Brief |
Can you continue the news report about the police shooting of Cody Belgard, starting right after its final sentence?

Cody Belgard was shot in the back and killed by police in west Salt Lake City just over a week ago, and his family is still grappling with the basic questions surrounding his death.

Why did the officer shoot? Why were the family not allowed to see Belgard’s body for days after he was killed? Why didn’t police interview witnesses at the scene? Was there body camera footage, and when can they see it? What kind of confrontation can a person be having with someone else if their back is turned?

“We want answers to all those questions,” longtime family friend Marvin Oliveros told supporters Saturday at a rally to remember his friend. “And today, a week later, we have answers to none of them from the police department.”

Family and friends have sought information themselves. They’ve listened to the 911 scanner from that night. They’ve talked to a witness and others who were nearby. They’ve observed the gunshot wounds in Belgard’s back, and tried to interpret statements from police about why they were pursuing Belgard that Saturday night. Little by little, they’ve pieced together a series of events, even if they don’t know exactly what happened in the seconds before Belgard was killed.

But of all the questions they have, there’s one they may never understand, even when they get answers: Why Cody?

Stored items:

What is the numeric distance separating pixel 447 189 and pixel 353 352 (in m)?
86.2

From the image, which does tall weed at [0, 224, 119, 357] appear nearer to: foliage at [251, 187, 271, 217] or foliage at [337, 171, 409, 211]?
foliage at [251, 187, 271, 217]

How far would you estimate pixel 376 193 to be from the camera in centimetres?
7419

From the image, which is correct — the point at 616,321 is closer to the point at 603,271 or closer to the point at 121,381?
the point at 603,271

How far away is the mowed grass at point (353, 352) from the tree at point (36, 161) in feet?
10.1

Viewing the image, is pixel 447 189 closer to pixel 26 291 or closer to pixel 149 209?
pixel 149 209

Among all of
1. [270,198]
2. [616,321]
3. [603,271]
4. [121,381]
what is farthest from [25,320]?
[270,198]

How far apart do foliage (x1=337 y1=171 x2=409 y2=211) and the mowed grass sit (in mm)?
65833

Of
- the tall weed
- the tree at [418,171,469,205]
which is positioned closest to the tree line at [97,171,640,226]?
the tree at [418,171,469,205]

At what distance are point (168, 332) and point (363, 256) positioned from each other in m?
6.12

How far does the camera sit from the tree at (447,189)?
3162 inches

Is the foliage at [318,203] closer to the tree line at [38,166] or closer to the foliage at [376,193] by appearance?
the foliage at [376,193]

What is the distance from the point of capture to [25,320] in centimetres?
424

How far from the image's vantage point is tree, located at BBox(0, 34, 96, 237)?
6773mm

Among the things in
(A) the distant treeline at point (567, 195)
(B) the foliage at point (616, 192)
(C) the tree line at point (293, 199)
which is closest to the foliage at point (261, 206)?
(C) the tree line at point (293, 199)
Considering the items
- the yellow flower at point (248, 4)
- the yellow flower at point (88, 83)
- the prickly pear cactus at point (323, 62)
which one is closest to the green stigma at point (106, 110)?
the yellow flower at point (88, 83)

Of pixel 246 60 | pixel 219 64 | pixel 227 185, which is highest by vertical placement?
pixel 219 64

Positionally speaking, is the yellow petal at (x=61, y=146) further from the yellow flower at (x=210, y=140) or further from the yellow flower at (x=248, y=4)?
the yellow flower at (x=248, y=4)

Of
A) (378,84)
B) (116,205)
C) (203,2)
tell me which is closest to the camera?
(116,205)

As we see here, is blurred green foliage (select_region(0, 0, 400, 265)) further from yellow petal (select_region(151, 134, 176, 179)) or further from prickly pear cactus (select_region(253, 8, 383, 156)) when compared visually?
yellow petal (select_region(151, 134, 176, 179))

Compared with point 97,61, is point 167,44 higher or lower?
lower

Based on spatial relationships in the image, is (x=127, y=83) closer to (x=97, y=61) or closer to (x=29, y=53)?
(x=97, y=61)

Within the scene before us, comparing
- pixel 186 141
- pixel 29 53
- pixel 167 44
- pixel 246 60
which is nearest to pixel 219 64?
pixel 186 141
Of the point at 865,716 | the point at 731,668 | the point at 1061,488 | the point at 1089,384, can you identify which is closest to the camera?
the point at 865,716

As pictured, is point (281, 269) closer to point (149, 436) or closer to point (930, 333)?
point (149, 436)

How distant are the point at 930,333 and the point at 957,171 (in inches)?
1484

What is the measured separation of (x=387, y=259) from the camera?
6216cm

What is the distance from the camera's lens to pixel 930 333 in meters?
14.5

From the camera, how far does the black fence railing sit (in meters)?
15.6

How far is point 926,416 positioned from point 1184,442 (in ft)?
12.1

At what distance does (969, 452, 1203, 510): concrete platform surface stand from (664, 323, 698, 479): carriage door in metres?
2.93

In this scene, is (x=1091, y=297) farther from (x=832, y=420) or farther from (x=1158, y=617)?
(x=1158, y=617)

Right answer |
Belgard was a teddy bear, Oliveros said. The 30-year-old wasn’t quick to anger. He was quiet, and as a musician in the Glendale community, known as See Smoke, he used rhymes and raps to express himself. He was the type of person who knew life was precious, his sister Sena Belgard said, and so he never missed the chance to give a loved one a hug.

“He just wasn’t violent. He didn’t ever want to hurt anything,” said Sena Belgard. Cody Belgard died Nov. 9 after being shot by police near 800 North and Sir Philip Drive.

Salt Lake City police have said Belgard drove at officers and “rammed” a police car when he and his girlfriend fled police who approached him in a Sugar House parking lot earlier that night. When officers found Belgard later in Rose Park, police wrote, he was “noncompliant.”

“Due to his actions shots were fired,” police wrote in a statement this week.

But Sena Belgard said her family received an autopsy summary that reported her brother died from two gunshots to his back. Police have released no information about what transpired before the shooting.

Utah Against Police Brutality, Rose Park Brown Berets and the Belgard family planned the 1 p.m. rally Saturday at the police station in Rose Park to demand more information about the fatal shooting, including body camera footage.

About 50 people attended, standing in a shower of light raindrops as family, friends and activists against police shootings spoke between intermittent chants of “Justice for Cody!"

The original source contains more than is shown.